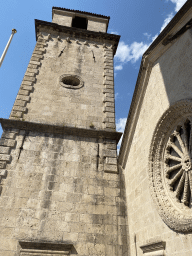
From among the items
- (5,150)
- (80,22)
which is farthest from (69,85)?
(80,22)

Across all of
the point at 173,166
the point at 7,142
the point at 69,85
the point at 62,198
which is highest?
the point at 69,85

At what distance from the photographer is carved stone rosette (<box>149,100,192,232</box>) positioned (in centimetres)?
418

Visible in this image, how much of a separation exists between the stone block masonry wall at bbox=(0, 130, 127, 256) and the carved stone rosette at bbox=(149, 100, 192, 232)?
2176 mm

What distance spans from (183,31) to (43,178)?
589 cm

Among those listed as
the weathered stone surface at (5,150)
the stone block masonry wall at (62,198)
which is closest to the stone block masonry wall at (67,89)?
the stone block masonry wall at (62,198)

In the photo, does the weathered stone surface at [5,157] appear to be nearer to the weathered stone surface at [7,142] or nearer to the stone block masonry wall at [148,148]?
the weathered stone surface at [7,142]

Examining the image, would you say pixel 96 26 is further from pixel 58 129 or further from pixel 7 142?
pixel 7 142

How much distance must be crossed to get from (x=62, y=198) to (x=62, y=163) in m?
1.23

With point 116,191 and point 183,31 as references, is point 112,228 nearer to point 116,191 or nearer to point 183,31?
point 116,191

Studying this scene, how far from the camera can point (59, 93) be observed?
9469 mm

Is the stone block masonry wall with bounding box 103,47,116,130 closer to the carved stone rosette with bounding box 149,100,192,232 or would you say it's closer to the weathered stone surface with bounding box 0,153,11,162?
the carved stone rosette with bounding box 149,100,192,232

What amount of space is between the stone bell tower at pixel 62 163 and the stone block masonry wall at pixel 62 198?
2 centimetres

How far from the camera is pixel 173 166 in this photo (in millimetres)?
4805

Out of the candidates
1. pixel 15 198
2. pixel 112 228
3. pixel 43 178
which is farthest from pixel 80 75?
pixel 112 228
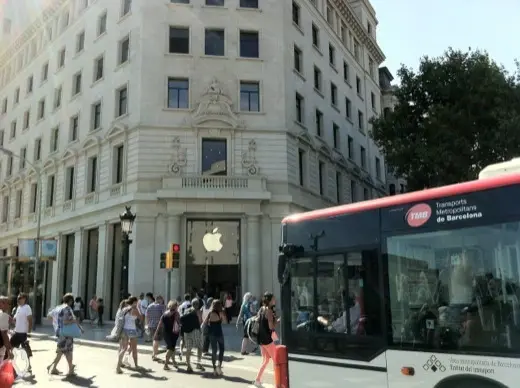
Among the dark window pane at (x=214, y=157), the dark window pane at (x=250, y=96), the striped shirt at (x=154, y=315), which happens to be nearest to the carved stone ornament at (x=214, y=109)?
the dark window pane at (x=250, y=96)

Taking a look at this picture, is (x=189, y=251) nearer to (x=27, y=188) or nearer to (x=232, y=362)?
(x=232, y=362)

--------------------

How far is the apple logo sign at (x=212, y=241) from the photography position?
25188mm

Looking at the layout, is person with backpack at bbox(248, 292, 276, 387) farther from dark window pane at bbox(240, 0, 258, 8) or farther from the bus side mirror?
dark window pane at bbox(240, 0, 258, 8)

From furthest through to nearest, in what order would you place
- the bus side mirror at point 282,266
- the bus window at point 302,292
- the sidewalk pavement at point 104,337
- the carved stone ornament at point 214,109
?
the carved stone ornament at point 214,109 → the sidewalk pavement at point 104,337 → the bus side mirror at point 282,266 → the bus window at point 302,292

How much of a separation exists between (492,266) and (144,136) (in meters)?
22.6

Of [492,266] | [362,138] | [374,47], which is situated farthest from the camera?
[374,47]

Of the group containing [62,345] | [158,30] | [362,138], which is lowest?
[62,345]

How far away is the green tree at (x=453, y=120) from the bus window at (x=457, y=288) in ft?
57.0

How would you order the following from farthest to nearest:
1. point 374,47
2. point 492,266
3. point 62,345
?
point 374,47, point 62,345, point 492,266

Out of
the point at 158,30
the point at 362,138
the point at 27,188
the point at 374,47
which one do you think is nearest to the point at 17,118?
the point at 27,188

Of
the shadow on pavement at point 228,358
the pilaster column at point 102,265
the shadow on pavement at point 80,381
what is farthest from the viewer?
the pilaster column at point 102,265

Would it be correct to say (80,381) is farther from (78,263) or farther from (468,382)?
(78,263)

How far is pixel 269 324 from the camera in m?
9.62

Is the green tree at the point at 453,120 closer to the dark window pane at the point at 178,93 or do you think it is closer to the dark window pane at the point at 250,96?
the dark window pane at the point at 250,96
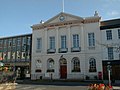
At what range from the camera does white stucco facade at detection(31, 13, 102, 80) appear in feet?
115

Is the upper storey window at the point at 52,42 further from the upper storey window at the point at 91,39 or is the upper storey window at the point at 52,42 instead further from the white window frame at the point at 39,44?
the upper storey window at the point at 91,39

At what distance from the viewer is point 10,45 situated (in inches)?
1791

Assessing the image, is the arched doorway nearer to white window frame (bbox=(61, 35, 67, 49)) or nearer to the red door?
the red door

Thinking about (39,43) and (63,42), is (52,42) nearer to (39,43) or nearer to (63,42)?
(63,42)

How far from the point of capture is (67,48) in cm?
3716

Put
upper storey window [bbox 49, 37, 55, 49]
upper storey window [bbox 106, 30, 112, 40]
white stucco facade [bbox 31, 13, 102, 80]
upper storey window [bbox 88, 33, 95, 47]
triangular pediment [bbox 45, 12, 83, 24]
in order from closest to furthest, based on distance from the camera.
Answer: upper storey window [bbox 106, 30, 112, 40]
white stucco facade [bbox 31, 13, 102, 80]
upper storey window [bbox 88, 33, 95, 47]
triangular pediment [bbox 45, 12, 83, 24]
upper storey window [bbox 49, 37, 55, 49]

--------------------

*Short exercise*. How many lines in the rows above contain the word "between"? Reply with the number only.

*Output below*. 3